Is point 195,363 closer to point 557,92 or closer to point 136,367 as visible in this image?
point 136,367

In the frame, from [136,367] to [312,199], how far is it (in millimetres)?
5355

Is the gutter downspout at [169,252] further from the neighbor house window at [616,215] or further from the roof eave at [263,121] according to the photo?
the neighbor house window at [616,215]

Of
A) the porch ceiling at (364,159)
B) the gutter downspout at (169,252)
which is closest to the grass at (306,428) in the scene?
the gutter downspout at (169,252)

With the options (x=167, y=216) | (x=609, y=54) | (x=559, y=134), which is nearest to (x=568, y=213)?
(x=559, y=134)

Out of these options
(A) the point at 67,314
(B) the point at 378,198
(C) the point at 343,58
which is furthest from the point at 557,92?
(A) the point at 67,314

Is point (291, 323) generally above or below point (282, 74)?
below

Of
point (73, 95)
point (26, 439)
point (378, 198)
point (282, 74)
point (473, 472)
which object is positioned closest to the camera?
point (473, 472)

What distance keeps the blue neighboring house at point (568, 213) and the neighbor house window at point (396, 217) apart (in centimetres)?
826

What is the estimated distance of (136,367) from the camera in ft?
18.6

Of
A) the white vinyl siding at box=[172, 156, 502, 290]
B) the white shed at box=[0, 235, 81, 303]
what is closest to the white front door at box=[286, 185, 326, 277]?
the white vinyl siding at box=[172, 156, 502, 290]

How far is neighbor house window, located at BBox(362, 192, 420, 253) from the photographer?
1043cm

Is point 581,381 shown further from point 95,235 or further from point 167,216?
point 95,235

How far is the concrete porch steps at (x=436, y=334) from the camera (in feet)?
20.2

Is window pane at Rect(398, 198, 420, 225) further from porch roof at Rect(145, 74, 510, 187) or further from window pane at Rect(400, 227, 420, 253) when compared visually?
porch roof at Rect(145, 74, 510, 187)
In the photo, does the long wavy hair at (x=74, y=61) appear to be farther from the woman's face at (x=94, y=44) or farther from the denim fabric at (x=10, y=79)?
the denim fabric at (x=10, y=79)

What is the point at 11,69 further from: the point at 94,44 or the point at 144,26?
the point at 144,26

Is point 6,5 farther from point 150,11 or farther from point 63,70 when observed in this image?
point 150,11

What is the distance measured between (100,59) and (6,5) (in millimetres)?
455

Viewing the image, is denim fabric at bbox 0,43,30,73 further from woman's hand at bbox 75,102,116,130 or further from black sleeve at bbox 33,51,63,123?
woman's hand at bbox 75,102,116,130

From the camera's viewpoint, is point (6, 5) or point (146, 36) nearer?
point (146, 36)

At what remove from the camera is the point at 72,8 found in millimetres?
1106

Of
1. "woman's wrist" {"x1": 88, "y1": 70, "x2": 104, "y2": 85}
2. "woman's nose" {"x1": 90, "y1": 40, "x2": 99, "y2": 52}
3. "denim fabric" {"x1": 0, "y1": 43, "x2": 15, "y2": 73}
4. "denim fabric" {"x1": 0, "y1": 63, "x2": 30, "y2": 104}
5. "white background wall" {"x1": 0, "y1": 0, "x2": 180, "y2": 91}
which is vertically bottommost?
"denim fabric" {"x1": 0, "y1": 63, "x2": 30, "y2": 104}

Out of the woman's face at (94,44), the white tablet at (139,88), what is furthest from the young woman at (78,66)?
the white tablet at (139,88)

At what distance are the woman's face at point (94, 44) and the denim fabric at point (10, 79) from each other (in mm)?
::::
**Objective**
Your task is to transcribe the listing above in full, exactly as given.

**Response**
Is point 195,363 closer to point 557,92 or closer to point 136,367 as visible in this image?
point 136,367

In the frame, from [136,367] to [312,199], how far is it (in millimetres)?
5355

Is the gutter downspout at [169,252] further from the neighbor house window at [616,215] or further from the roof eave at [263,121] according to the photo?
the neighbor house window at [616,215]

Of
A) the porch ceiling at (364,159)
B) the gutter downspout at (169,252)
which is closest to the grass at (306,428) in the scene?
the gutter downspout at (169,252)

With the options (x=167, y=216) | (x=609, y=54) | (x=559, y=134), which is nearest to (x=568, y=213)?
(x=559, y=134)

Out of these options
(A) the point at 67,314
(B) the point at 378,198
(C) the point at 343,58
which is furthest from the point at 557,92?
(A) the point at 67,314

Is point (291, 323) generally above or below point (282, 74)?
below

Of
point (73, 95)
point (26, 439)
point (378, 198)
point (282, 74)
point (473, 472)
which object is positioned closest to the camera?
point (473, 472)

What distance keeps the blue neighboring house at point (568, 213) and the neighbor house window at point (396, 217) apart (in centimetres)?
826

What is the estimated distance of (136,367) from the camera in ft?
18.6

Of
A) the white vinyl siding at box=[172, 156, 502, 290]
B) the white shed at box=[0, 235, 81, 303]
what is closest to the white front door at box=[286, 185, 326, 277]?
the white vinyl siding at box=[172, 156, 502, 290]

How far is neighbor house window, located at BBox(362, 192, 420, 253) from the photographer?
1043cm

Is point 581,381 shown further from point 95,235 or further from point 167,216?
point 95,235

How far is the concrete porch steps at (x=436, y=334) from the camera (in feet)?
20.2

Is window pane at Rect(398, 198, 420, 225) further from porch roof at Rect(145, 74, 510, 187) or further from window pane at Rect(400, 227, 420, 253) when compared visually?
porch roof at Rect(145, 74, 510, 187)
In the photo, does the long wavy hair at (x=74, y=61) appear to be farther from the woman's face at (x=94, y=44) or farther from the denim fabric at (x=10, y=79)?
the denim fabric at (x=10, y=79)

What is the point at 11,69 further from: the point at 94,44 or the point at 144,26?
the point at 144,26

Is point 6,5 farther from point 150,11 or farther from point 63,70 when observed in this image?
point 150,11

What is the distance measured between (100,59) and (6,5) (in millimetres)?
455

Viewing the image, is denim fabric at bbox 0,43,30,73 further from woman's hand at bbox 75,102,116,130 or further from black sleeve at bbox 33,51,63,123?
woman's hand at bbox 75,102,116,130

From the camera's viewpoint, is point (6, 5) or point (146, 36) nearer?
point (146, 36)

At what remove from the camera is the point at 72,8 found in millimetres?
1106

Of
1. "woman's wrist" {"x1": 88, "y1": 70, "x2": 104, "y2": 85}
2. "woman's nose" {"x1": 90, "y1": 40, "x2": 99, "y2": 52}
3. "denim fabric" {"x1": 0, "y1": 43, "x2": 15, "y2": 73}
4. "denim fabric" {"x1": 0, "y1": 63, "x2": 30, "y2": 104}
5. "white background wall" {"x1": 0, "y1": 0, "x2": 180, "y2": 91}
which is vertically bottommost?
"denim fabric" {"x1": 0, "y1": 63, "x2": 30, "y2": 104}

Out of the woman's face at (94,44), the white tablet at (139,88), what is furthest from the young woman at (78,66)?
the white tablet at (139,88)

At what distance are the woman's face at point (94, 44) and the denim fabric at point (10, 79) from each other (in mm)?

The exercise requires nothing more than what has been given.